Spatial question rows
________
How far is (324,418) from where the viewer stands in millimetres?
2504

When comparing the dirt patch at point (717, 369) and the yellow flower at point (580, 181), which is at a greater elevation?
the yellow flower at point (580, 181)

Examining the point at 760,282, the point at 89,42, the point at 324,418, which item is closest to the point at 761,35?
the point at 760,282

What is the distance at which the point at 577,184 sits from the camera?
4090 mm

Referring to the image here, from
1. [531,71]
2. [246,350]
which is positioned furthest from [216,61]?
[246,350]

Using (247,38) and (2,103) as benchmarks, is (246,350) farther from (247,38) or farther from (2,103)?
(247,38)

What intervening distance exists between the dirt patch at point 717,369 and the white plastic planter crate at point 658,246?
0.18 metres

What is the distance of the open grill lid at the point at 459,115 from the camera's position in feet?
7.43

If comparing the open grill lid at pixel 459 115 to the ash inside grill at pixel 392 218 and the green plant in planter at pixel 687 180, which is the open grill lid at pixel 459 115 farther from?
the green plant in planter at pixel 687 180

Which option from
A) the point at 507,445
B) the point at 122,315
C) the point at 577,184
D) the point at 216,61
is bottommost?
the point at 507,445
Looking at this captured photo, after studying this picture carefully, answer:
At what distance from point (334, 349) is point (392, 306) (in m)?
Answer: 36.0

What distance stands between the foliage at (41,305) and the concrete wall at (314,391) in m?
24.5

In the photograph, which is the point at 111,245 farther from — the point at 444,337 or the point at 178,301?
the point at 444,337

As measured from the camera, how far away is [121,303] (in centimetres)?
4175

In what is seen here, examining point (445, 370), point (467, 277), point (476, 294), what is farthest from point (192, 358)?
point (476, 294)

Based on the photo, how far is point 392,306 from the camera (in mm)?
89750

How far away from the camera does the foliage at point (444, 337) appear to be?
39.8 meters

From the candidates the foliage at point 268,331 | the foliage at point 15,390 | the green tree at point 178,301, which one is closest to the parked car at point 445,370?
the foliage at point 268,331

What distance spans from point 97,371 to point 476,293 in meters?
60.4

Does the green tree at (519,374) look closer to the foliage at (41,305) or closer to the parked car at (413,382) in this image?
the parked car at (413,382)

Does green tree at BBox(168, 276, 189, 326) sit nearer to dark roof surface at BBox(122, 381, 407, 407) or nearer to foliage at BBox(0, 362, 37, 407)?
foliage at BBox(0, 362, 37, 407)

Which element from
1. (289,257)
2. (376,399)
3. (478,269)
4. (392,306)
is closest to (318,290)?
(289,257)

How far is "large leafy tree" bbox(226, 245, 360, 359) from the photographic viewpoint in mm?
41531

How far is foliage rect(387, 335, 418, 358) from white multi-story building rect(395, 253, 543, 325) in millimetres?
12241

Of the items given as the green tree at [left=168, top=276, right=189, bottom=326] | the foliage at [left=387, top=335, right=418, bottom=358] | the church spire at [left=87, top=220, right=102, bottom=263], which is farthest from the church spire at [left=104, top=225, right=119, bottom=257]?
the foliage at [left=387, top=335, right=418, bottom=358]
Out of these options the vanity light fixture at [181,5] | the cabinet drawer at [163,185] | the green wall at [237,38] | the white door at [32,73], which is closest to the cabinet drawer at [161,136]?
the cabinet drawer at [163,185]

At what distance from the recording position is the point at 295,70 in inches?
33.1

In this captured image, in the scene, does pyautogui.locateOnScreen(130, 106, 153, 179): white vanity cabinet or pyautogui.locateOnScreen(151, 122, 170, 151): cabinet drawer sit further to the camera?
________
Copy out the rows above word for word, from the first line of the rows through the line that contains "39.8 meters", with that line included.

How far is (324,418) from where the viewer stands in millimetres?
2504

When comparing the dirt patch at point (717, 369) and the yellow flower at point (580, 181), which is at a greater elevation?
the yellow flower at point (580, 181)

Examining the point at 760,282, the point at 89,42, the point at 324,418, which item is closest to the point at 761,35?
the point at 760,282

What is the distance at which the point at 577,184 sits from the camera?
4090 mm

Referring to the image here, from
1. [531,71]
2. [246,350]
which is positioned furthest from [216,61]?
[246,350]

Using (247,38) and (2,103) as benchmarks, is (246,350) farther from (247,38) or farther from (2,103)?
(247,38)

What intervening distance exists between the dirt patch at point 717,369 and the white plastic planter crate at point 658,246?
0.18 metres

What is the distance of the open grill lid at the point at 459,115 from the camera's position in feet?
7.43

If comparing the open grill lid at pixel 459 115 to the ash inside grill at pixel 392 218 and the green plant in planter at pixel 687 180, which is the open grill lid at pixel 459 115 farther from?
the green plant in planter at pixel 687 180

Which option from
A) the point at 507,445
B) the point at 122,315
C) the point at 577,184
D) the point at 216,61
is bottommost?
the point at 507,445
Looking at this captured photo, after studying this picture carefully, answer:
At what distance from point (334, 349) is point (392, 306) (in m)?
Answer: 36.0

What distance stands between the foliage at (41,305) and the concrete wall at (314,391) in m?
24.5

In the photograph, which is the point at 111,245 farther from — the point at 444,337 or the point at 178,301?
the point at 444,337

As measured from the camera, how far away is [121,303] (in centimetres)?
4175

In what is seen here, examining point (445, 370), point (467, 277), point (476, 294), what is farthest from point (192, 358)?
point (476, 294)

Based on the photo, how far is point 392,306 from the camera (in mm)?
89750

How far away from the camera does the foliage at point (444, 337) appear to be?
39.8 meters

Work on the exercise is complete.